Pro tip II: Just as you, the tenant, are required to meet certain conditions of the break clause, your landlord has a similar obligation. Once you’ve given notice, whether or not you end up involved in the process of finding a new tenant, your landlord is actually obligated to advertise the unit and actively try to refill it. If another tenant is found before the end of the lease period, then you’re no longer going to be responsible for paying the rent that you were previously accountable for. The landlord’s responsibility to mitigate damages includes making sure that they are doing everything they can to make this happen.
Sometimes, you can try to go through all of these actions, but for one reason or another, the stars don’t align and you’re unable to get out of your lease without a bigger hassle than you can handle.
The most common option for getting around breaking your lease is subletting. If subletting is allowed, this could be the easiest way to move out without having to shell out the rest of the rent. On your own, you can find a new tenant to occupy the unit and pay the rent.

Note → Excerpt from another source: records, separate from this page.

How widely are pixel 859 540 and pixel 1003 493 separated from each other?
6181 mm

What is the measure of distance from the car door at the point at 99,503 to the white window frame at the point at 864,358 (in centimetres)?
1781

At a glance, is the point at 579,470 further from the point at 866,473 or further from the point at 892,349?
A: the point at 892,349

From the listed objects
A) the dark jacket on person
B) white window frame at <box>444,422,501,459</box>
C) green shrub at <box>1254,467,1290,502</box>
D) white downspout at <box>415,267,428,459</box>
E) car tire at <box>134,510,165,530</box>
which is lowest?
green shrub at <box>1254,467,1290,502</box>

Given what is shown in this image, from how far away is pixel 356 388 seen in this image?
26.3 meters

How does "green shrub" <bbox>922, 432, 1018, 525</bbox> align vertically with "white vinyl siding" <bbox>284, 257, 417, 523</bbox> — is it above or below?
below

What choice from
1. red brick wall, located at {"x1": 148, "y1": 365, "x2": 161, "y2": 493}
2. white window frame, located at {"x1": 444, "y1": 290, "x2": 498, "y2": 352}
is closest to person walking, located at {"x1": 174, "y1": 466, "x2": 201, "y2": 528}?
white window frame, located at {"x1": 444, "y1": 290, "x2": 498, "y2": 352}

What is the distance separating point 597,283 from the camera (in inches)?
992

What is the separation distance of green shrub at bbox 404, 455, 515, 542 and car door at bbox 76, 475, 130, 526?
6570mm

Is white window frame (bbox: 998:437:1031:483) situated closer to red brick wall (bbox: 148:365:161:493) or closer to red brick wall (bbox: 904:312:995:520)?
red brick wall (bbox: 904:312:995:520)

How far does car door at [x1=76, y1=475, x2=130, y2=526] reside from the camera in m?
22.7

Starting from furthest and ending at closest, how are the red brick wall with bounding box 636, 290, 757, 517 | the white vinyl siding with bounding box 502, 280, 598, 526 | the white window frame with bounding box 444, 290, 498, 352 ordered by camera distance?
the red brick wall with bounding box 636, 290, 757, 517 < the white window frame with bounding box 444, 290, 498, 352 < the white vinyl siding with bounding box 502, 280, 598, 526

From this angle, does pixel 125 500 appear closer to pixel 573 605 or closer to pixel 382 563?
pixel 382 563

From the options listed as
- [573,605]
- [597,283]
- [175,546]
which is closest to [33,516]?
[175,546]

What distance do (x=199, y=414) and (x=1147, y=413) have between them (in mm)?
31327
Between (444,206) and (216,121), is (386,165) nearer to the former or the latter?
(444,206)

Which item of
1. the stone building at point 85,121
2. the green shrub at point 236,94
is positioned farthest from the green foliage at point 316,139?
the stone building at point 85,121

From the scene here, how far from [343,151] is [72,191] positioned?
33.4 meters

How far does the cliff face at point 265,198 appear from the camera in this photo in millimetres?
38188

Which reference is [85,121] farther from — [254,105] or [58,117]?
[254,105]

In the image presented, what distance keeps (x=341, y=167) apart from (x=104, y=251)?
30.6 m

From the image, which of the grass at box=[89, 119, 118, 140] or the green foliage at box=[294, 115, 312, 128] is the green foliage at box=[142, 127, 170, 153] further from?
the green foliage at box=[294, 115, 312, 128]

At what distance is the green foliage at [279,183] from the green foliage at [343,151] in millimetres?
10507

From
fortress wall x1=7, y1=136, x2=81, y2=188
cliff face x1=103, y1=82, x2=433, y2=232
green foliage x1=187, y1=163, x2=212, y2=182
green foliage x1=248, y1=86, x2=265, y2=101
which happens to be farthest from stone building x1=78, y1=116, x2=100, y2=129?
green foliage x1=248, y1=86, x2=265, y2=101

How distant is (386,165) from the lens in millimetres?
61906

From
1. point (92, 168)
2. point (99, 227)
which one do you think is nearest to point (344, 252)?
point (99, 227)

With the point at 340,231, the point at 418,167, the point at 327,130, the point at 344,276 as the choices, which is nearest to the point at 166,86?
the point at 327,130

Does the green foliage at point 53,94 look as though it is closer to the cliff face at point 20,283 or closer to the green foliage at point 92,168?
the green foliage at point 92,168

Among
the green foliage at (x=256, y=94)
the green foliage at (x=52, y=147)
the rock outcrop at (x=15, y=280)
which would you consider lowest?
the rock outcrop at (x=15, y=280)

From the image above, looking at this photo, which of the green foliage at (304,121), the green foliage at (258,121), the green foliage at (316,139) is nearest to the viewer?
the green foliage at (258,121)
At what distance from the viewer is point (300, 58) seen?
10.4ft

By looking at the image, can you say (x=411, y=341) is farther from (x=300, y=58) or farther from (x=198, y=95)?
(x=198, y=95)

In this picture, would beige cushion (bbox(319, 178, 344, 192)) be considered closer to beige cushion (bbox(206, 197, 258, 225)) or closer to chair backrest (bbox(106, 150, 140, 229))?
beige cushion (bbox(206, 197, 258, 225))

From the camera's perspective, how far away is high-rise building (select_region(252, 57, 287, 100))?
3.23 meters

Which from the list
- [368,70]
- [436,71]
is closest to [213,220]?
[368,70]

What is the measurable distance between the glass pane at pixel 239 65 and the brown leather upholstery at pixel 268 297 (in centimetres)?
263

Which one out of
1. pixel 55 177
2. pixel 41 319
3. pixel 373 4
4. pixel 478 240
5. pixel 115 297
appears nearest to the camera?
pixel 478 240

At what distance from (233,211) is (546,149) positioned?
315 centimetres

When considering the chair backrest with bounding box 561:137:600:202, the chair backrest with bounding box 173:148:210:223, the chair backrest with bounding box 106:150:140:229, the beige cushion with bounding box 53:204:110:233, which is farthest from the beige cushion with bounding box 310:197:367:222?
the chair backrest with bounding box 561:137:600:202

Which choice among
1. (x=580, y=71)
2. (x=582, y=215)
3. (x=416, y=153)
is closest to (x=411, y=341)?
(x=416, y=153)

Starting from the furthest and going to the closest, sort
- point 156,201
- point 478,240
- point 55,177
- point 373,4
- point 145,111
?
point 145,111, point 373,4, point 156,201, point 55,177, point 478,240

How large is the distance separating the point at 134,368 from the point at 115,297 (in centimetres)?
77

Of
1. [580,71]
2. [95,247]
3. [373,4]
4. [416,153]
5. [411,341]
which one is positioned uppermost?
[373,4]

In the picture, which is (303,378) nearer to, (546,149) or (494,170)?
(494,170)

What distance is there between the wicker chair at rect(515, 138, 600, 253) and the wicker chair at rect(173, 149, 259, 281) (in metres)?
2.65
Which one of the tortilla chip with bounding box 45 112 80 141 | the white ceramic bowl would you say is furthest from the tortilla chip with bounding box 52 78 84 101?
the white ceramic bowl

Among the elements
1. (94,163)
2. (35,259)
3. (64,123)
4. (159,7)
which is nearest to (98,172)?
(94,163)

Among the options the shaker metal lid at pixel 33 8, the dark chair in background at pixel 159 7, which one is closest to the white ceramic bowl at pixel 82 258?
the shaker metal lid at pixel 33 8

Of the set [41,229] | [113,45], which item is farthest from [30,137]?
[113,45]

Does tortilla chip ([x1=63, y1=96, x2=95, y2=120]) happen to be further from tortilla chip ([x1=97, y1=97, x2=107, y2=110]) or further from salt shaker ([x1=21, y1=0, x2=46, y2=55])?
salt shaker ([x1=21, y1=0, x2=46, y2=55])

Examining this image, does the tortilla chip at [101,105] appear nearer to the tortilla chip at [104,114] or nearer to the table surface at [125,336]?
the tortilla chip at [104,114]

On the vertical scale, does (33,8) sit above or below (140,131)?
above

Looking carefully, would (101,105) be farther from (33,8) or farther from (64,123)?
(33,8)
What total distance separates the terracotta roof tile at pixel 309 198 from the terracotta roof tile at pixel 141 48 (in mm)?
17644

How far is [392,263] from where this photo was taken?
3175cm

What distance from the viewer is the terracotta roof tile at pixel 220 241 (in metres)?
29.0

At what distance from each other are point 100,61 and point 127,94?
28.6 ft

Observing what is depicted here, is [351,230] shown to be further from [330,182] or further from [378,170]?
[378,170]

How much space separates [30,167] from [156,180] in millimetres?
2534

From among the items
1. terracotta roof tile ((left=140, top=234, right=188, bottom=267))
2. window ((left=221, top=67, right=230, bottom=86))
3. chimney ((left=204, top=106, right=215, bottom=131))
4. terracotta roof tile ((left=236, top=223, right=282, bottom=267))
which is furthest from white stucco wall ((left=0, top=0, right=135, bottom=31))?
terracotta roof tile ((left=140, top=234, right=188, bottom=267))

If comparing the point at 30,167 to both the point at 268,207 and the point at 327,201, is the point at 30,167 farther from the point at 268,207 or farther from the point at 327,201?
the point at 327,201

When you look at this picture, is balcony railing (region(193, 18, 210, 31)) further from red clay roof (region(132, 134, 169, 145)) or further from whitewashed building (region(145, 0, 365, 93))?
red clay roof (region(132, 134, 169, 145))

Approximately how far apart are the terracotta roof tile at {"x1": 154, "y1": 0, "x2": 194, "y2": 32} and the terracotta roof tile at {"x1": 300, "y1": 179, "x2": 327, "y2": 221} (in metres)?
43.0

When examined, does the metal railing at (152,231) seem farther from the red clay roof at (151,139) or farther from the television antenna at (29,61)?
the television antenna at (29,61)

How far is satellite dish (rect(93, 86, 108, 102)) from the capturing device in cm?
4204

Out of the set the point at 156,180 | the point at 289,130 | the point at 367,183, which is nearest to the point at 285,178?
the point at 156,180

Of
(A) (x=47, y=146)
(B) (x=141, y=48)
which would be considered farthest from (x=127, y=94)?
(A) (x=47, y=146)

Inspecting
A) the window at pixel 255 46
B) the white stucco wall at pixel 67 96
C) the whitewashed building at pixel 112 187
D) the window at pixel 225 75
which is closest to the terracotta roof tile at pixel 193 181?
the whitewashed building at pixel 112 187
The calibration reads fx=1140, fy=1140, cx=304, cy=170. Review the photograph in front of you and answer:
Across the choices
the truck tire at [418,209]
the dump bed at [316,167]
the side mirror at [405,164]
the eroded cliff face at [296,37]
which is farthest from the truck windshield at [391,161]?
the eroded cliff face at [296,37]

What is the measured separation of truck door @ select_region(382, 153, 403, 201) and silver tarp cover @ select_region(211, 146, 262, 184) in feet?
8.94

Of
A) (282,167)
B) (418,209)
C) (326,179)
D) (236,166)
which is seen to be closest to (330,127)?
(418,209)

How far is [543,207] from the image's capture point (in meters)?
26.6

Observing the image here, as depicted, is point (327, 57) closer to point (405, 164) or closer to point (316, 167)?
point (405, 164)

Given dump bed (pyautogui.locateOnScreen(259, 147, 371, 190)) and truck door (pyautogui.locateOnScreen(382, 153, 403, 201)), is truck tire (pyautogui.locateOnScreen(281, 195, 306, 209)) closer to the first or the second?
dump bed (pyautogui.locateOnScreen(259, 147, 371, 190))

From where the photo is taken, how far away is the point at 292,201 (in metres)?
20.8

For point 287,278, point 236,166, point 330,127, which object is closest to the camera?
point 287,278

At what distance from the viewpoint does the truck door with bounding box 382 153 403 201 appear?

Notable about this route is that you will legally still be the tenant on the lease, and therefore responsible for the actions as well as financial obligations of the person who is currently living there.
While this isn’t technically an “other” option because it does involve some of the same steps involved in the break clause and was mentioned briefly before, you can also settle with your landlord. If he or she is willing to cooperate, you can have a conversation where you go through the outstanding repairs, payments, etc. and come to an agreement on which ones you will be responsible for and which ones can be waived.
To wrap it up, here’s a list of things to be aware of thanks to the Tenant Resource Center in Wisconsin (the laws here are specific to Wisconsin but are similar to those in many states across the U.S.):
- The landlord can charge you for the difference in price if they weren’t able to rent it at the original price. (For example, if you signed a lease for $800/mo, and they rerented the property for $700/mo for a year, then you could end up being asked to pay $1200, the difference in price.) If you think that’s unreasonable, you’ll need to show that the landlord could have rented it at the original price (“here, look at all these people willing to pay that amount”), and possibly argue that in Small Claims Court, if you and your landlord aren’t able to come to agreement.
- Your landlord is allowed to charge advertising costs.
- Your landlord is not allowed to charge for their time.
- If landlords don’t normally take many steps to rent out their properties, then that’s all they have to do when mitigating damages. They don’t have to go above and beyond their normal level.
- Sometimes folks miscommunicate because “breaking a lease” can mean many things in regular conversation. If you are confused, ask if the other person means terminating the lease, canceling the lease, voiding the lease, subletting, or finding a new tenant to start a new lease on the property. Always get agreements in writing, so that if there is confusion later, you’ll have evidence of what your agreement meant at the time.
- The landlord doesn’t have to make your unit available before their comparable units (so, if they have a bunch of 2-bedrooms in the same building to rent out, they can show theirs before your 2-bedroom). However, they do have to make your unit available. If someone asks about the specifics of your unit, (“is #305 available?” “I’d like a 2-bedroom that is on the second floor or above, with windows that face North”), then your unit must be identified as available.